### WORK TASK 1
Which years are named in the passage on Adam Michnik?
### WORK TASK 2
How would you render the sentence "Politics and ethics belong to different worlds." from the passage on Adam Michnik in Spanish?
### WORK TASK 3
Carry on the passage on Adam Michnik from its final line.

### READING PASSAGE
────────────────────

Adam Michnik (Polish pronunciation: [ˈadam ˈmixɲik]; born 17 October 1946) is a Polish historian, essayist, former dissident, public intellectual, and editor-in-chief of the Polish newspaper, Gazeta Wyborcza. Reared in a family of committed communists, Michnik became an opponent of Poland's communist regime at the time of the party's anti-Jewish purges. He was imprisoned after the 1968 March Events and again after the imposition of martial law in 1981. Michnik played a crucial role during the Polish Round Table Talks, as a result of which the communists agreed to call elections in 1989, which were won by Solidarity.


After the French Revolution, it was not the treason of the king that was in question; it was the existence of the king. You have to be very careful when you judge and execute somebody for being a symbol.




I do know that you have to choose between the logic of reconciliation and the logic of justice. Pure justice leads to new civil war. I prefer the negotiable revolution.




Why am I such a Euro-enthusiast? Because I knew it was an anchor of democracy.




The threat to Russia isn't liberal Europe or America. It is nonliberal Islam and nonliberal China. Russia has to change. It can't be otherwise. It will take time. You have to be patient.




Politics and ethics belong to different worlds.




Poland is an ally of the United States of America. It was our duty to show that we are a reliable, loyal, and predictable ally. America needed our help, and we had to give it.




Israel is the only country in the Middle East where Arabs can be elected to the parliament in a democratic election.




Politics is the art of achieving political goals - of achieving what is possible in a given situation - that is, in a situation that has its conditions and its limits.




The ethics of journalism are one thing. Another thing is the ethics of business.




I consider that 9/11 was the day when war was started against my own work and against myself. Even though we are not sure of the links, Iraq was one of the countries that did not lower its flags in mourning on 9/11.




For those of us imprisoned in Poland, the Prague Spring was a harbinger of hope.




The main difference between the Prague Spring and the Velvet Revolution was that the former was mostly the work of Communist party members and others who wanted to bring about 'socialism with a human face.'




Every revolution, bloody or not, has two phases. The first phase is defined by the struggle for freedom, the second by the struggle for power and revenge on the votaries of the ancien regime.

────────────────────

### Collected data entries
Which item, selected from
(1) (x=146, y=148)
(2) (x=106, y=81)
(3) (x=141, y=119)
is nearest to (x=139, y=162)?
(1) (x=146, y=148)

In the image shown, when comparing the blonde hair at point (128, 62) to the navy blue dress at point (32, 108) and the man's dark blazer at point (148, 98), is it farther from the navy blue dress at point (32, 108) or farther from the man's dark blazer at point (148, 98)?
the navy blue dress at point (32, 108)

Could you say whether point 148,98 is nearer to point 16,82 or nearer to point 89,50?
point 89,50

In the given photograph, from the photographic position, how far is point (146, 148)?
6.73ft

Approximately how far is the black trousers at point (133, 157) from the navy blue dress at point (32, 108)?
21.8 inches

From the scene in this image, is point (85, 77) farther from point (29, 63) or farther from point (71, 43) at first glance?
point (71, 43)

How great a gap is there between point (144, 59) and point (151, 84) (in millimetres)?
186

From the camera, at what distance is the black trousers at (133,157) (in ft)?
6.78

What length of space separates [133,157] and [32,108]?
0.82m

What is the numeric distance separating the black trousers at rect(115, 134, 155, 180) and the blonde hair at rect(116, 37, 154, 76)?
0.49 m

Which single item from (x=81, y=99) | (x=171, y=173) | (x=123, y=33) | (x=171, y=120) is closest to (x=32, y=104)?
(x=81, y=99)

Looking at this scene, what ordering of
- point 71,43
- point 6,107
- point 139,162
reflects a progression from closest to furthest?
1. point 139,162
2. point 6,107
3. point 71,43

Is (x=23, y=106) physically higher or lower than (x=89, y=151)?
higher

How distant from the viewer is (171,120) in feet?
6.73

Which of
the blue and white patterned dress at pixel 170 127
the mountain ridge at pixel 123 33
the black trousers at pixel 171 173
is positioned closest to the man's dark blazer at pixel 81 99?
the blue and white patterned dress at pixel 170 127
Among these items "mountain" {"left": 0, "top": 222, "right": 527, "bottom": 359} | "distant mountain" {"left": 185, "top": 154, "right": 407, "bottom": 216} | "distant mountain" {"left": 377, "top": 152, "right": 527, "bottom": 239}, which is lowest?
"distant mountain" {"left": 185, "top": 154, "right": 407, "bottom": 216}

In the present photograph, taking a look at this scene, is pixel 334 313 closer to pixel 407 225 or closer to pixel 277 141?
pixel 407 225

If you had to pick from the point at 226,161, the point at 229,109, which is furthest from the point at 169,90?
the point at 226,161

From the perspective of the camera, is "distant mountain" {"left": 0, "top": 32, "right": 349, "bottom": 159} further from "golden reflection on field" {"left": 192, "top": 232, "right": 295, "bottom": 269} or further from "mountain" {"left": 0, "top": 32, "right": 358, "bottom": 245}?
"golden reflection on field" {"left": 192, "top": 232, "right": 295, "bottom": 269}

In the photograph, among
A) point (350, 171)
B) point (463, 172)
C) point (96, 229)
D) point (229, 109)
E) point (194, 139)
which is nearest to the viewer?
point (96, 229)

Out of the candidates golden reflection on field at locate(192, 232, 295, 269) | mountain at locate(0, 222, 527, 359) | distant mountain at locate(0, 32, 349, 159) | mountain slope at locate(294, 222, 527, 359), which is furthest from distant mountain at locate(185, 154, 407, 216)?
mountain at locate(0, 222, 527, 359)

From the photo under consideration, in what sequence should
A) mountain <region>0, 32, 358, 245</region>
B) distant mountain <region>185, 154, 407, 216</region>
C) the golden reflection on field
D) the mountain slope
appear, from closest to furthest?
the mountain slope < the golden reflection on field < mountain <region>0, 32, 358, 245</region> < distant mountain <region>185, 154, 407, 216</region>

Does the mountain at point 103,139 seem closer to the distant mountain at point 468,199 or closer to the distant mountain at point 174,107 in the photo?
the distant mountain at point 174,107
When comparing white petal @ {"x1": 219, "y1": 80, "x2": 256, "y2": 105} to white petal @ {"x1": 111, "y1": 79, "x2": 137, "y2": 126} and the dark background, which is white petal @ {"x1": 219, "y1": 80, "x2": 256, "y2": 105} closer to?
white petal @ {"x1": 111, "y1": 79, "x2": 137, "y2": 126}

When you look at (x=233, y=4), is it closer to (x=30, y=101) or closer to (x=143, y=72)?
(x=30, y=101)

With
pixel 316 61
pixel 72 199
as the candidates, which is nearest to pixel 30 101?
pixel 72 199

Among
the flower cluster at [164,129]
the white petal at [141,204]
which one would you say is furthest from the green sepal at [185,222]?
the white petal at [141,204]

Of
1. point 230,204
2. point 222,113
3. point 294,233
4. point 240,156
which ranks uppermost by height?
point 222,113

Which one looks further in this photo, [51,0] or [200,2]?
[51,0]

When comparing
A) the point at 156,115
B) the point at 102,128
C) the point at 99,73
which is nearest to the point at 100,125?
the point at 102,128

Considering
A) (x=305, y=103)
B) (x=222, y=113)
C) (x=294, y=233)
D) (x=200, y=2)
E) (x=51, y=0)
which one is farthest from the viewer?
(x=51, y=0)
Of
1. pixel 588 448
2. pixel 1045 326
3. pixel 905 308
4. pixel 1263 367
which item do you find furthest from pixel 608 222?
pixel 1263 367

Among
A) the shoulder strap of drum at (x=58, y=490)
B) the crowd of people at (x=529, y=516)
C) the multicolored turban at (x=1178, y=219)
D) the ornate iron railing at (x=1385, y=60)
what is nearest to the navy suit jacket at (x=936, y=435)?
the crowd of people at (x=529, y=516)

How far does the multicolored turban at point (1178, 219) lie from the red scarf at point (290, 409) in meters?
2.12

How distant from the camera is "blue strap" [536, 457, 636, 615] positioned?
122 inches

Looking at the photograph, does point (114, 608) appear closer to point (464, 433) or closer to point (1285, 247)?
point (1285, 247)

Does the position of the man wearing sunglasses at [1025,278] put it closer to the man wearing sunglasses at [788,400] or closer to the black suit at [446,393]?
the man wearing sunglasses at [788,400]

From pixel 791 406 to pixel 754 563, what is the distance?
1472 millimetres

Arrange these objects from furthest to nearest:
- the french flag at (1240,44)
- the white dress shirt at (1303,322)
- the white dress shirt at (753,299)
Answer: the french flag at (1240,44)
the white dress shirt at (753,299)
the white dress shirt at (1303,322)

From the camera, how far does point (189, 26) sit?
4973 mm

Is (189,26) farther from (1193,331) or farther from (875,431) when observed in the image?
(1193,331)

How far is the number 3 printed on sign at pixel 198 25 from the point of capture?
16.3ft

────────────────────

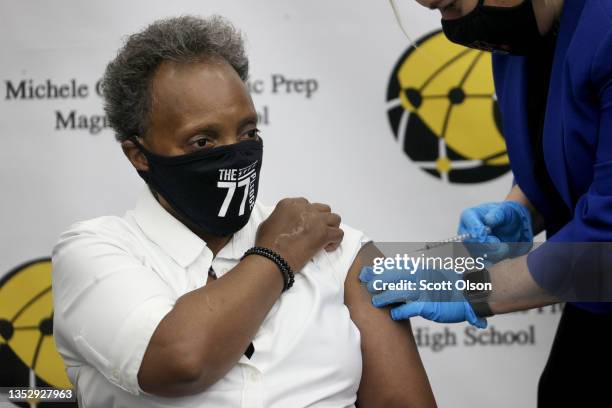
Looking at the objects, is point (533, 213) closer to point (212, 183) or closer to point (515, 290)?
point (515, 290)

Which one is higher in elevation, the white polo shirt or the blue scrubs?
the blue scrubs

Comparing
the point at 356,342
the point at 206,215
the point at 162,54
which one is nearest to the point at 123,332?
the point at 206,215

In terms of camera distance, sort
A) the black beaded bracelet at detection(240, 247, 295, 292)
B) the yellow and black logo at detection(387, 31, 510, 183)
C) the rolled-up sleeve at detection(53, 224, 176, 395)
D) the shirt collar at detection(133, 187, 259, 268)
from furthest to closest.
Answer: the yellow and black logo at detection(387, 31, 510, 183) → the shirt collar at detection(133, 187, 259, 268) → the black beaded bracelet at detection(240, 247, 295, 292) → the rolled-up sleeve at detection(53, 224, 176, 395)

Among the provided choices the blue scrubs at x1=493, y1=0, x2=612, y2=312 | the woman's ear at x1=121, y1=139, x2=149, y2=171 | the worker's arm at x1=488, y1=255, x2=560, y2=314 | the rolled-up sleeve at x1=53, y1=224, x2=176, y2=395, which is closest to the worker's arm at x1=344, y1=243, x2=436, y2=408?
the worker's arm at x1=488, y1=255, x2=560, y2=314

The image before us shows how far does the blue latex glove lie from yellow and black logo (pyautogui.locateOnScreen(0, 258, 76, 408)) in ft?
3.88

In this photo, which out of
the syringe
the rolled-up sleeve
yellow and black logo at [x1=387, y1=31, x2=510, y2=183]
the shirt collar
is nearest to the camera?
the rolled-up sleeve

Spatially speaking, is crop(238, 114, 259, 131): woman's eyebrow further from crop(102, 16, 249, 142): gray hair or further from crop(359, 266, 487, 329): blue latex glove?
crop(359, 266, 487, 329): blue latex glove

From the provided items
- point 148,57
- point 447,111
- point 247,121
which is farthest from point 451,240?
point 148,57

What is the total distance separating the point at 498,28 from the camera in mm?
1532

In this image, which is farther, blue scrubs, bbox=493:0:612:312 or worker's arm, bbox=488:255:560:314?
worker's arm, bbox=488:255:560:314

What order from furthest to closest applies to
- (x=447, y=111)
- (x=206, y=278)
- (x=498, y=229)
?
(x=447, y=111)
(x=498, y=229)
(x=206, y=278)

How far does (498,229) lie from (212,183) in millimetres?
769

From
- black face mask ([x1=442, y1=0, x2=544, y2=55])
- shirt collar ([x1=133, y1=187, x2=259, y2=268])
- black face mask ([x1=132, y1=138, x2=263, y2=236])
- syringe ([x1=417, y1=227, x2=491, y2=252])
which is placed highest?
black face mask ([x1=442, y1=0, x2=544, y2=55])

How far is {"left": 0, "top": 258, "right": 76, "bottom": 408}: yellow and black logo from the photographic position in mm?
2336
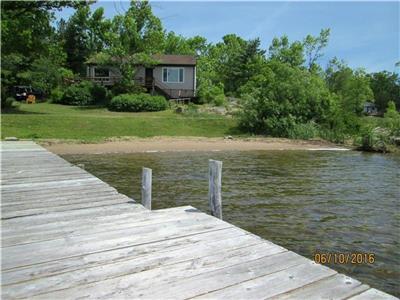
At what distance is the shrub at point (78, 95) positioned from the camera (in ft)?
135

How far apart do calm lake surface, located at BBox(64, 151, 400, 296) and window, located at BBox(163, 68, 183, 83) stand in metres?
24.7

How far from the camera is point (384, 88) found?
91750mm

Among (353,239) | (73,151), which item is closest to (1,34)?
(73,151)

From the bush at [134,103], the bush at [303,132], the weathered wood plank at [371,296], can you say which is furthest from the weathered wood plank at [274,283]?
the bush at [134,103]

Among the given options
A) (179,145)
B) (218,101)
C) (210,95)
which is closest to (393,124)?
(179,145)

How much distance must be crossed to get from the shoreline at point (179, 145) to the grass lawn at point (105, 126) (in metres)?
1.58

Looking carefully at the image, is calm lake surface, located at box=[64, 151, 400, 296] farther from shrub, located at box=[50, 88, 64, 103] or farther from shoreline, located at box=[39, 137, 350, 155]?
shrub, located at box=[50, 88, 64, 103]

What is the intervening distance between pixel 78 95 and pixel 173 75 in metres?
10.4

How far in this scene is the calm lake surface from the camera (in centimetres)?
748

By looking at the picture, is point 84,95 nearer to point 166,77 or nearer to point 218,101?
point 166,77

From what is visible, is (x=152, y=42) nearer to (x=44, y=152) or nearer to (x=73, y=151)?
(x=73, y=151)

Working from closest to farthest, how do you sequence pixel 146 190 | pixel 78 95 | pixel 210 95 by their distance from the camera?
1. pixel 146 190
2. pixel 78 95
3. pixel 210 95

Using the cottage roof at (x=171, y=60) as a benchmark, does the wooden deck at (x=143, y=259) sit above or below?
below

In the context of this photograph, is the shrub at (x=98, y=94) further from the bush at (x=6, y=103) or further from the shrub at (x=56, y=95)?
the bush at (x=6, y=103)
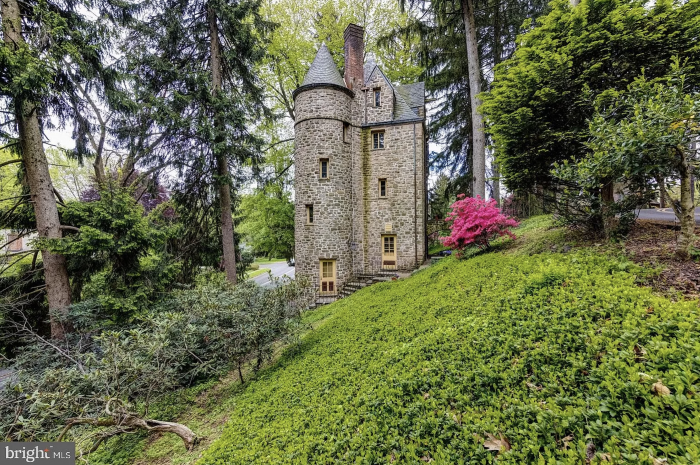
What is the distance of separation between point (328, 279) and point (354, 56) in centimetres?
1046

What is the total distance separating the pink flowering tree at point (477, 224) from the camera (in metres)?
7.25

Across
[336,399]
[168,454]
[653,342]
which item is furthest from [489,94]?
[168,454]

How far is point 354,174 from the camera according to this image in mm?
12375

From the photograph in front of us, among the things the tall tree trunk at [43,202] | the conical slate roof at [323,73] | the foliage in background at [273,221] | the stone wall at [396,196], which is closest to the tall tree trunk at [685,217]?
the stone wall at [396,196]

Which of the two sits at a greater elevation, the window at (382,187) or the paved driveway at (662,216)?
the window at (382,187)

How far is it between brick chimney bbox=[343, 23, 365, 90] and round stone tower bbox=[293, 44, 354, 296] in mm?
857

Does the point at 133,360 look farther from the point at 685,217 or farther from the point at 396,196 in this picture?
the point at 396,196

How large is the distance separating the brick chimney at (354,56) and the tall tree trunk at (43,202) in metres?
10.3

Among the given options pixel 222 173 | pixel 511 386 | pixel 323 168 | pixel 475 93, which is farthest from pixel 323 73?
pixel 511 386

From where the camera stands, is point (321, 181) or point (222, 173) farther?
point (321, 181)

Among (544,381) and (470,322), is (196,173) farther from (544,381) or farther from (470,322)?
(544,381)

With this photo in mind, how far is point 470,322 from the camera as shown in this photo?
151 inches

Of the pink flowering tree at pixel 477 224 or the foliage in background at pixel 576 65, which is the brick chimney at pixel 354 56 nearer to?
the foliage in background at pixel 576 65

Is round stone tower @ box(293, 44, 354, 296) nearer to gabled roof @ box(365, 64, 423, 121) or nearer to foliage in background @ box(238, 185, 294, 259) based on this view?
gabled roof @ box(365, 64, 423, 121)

────────────────────

### WRITTEN RESPONSE 1
1946, 1968, 1981, 1989

### WRITTEN RESPONSE 2
La política y la ética pertenecen a mundos diferentes.

### WRITTEN RESPONSE 3
In Czechoslovakia in 1968, communist reformers appealed to democratic ideals that were deeply rooted in the country's pre-second world war past.




I do not accept being a prisoner of fear. Of Communism, of fascism. That, one can bear. But of one's fear. No. Never.




France can never accept that it is no longer a dominating power in the world of culture. This is true both of the French right and the French left. They keep thinking that Americans are primitive cowboys or farmers who do not understand anything.




Pacifism as a mass movement aims to avoid suffering; pacifists often say that no cause is worth suffering or dying for. The ethos of Solidarity is based on an opposite premise - that there are causes worth suffering and dying for.




I believe that a man can only be useful to his country when he can look at it clearly.




An ethical action, like an unethical action, is usually analyzed by politicians purely in pragmatic terms.




The Polish freedom movement of 1968 lost its confrontation with police violence; the Prague Spring was crushed by the armies of five Warsaw Pact members. But in both countries, 1968 gave birth to a new political consciousness.




I think it's always dangerous to make political arguments in a religiously ideological way. And it's very dangerous to treat as traitors to the American nation those who think differently.




Politics is the art of realizing what there is to realize.




If you're powerful, you are much more likely to be blind and deaf to signals from outside.